I felt terrible about leaving but didn’t want to have regrets about not trying hard enough to get to know Leah better while waiting hours for Tyler’s discharge as he slept.
My call a little after 4 p.m. went unanswered. I left a text message. I could feel the window closing with every ticking second. I drove Tyler’s car back to the Whole Foods parking lot to kill time as I waited and to charge my phone. After about 15 minutes, I gave up amid conflicting feelings to go back to check on Tyler.
Upon returning to the ER, I showed security my visitor’s pass they had given me earlier, which listed Tyler’s name and room number. The guard squinted to read the room number. Tamika? he asked. No, Tyler. Room twenty, I said.
Oh shit. Shit. Shit. Shit. He’s been discharged and he forgot to call me, I thought.
I wandered through the normal places in the lobby and hallways searching for him. Nothing. I went outside, now wide-eyed and fearful that this could turn into a long search.
But then I saw him in the adjacent building. We both showed visible signs of relief and exhaustion.
You ready to leave? I asked. Yeah, let’s get out of here, Tyler said.
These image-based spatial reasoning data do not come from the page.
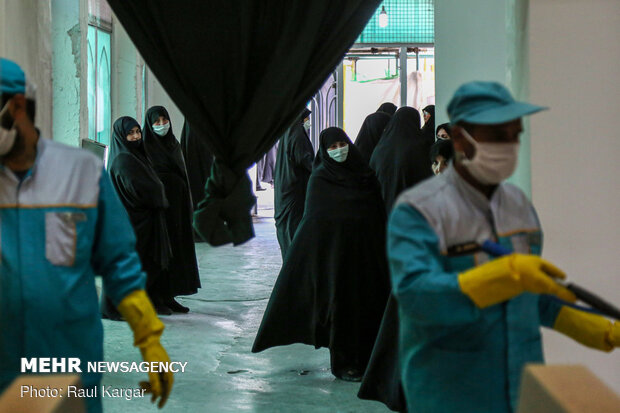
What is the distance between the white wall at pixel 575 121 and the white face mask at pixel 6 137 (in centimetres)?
204

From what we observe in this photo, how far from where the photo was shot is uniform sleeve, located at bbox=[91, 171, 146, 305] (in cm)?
263

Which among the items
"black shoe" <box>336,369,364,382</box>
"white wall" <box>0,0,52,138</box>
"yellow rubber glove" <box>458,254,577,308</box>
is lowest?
"black shoe" <box>336,369,364,382</box>

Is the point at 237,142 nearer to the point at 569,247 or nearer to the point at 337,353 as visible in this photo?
the point at 569,247

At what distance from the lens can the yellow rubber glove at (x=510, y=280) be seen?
6.95 feet

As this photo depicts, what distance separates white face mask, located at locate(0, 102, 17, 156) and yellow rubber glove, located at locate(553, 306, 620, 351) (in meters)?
1.51

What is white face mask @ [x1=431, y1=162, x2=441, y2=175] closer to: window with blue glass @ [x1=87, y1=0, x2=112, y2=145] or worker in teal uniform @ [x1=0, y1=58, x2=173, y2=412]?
worker in teal uniform @ [x1=0, y1=58, x2=173, y2=412]

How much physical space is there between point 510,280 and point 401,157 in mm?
5061

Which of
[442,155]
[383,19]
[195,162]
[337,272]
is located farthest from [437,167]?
[195,162]

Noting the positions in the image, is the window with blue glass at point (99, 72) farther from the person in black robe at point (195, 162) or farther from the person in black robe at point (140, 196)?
the person in black robe at point (140, 196)

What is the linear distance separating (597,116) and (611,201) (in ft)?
1.11

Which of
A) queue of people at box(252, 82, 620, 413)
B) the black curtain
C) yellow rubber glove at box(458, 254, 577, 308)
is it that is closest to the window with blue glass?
the black curtain

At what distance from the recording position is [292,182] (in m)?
8.91

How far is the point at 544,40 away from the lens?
12.1ft

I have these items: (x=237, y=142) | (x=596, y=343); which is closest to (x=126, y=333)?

It was 5 p.m. Rush hour. In Atlanta. On a Friday afternoon.
Throwing caution and intelligence into the wind, we picked up I-85 from smack-dab in the middle of downtown Atlanta. Tyler was obviously not in the shape to drive, so I took the wheel. I had only gotten an hour or two of on again-off again sleep, but yes, I was the man behind the wheel.
I made it barely outside of Atlanta in the middle of bumper-to-bumper traffic before I knew I had to stop for caffeine and sugar or else I would kill us both.
I’ll skip the boring details of a 7-hour drive for your sake, but we survived. Another bout of vomiting outside Charlotte and massive fog threatened to set us back, but the one stop in Charlotte was the only one before we got home.
Unfortunately, Leah and I never got to meet again, but c’est la vie.
What a trip. What a way to begin spring break. I couldn’t have predicted or asked for anything more.